[Spatial question items]

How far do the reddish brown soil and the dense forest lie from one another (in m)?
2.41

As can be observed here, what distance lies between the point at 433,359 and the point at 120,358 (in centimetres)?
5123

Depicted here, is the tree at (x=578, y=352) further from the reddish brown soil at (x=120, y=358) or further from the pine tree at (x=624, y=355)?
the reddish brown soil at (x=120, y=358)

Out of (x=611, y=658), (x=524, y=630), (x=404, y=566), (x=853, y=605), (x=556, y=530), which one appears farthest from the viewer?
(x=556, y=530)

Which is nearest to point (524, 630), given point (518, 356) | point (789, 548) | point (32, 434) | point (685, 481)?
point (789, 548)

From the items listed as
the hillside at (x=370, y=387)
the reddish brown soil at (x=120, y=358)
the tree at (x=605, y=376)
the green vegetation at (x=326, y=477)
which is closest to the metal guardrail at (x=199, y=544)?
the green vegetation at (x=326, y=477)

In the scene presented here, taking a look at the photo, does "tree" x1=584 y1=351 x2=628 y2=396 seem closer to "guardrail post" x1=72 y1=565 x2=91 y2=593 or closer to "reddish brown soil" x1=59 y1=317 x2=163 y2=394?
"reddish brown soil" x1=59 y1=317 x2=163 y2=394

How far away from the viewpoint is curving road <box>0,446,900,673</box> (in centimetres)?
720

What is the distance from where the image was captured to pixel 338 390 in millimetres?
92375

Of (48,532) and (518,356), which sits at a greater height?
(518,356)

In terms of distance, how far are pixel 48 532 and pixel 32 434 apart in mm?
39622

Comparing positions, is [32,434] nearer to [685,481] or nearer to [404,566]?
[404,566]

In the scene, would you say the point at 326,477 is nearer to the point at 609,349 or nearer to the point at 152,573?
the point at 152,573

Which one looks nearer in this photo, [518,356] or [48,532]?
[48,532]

_Goal of the exercise_. Copy out all of the items above, swapping "hillside" for "slope" and keeping everything else the same.

_Correct output_.
How far do the reddish brown soil and the dense forest lie from one another (in m)?
2.41

As can be observed here, what distance lies between the point at 433,359 and the point at 120,358 (in centimetres)?
5123

Depicted here, is the tree at (x=578, y=352) further from the reddish brown soil at (x=120, y=358) or further from the pine tree at (x=624, y=355)?
the reddish brown soil at (x=120, y=358)

Out of (x=611, y=658), (x=524, y=630), (x=404, y=566), (x=853, y=605), (x=556, y=530), which one appears farthest from the viewer?
(x=556, y=530)

Which is nearest to point (524, 630), given point (518, 356) | point (789, 548) | point (32, 434) | point (685, 481)?
point (789, 548)

From the items listed as
the slope at (x=370, y=387)
the reddish brown soil at (x=120, y=358)
the tree at (x=605, y=376)
the green vegetation at (x=326, y=477)
which is closest to the metal guardrail at (x=199, y=544)?
the green vegetation at (x=326, y=477)

In the scene presented here, taking a look at the photo, does "tree" x1=584 y1=351 x2=628 y2=396 seem closer to "guardrail post" x1=72 y1=565 x2=91 y2=593 or closer to "reddish brown soil" x1=59 y1=317 x2=163 y2=394?
"reddish brown soil" x1=59 y1=317 x2=163 y2=394

How far away from the viewpoint is curving road <box>0,446,900,673</box> (in centimetres)?
720

What is the distance from where the image was captured to pixel 338 390 in millimetres?
92375

Of (48,532) and (518,356), which sits at a greater height?
(518,356)

In terms of distance, how far are pixel 48 532 and pixel 32 434 apart in mm?
39622

Comparing positions, is [32,434] nearer to [685,481] or nearer to [404,566]?
[404,566]

In the scene, would you say the point at 326,477 is nearer to the point at 609,349 or nearer to the point at 152,573?
the point at 152,573

Which one looks nearer in this photo, [518,356] or [48,532]?
[48,532]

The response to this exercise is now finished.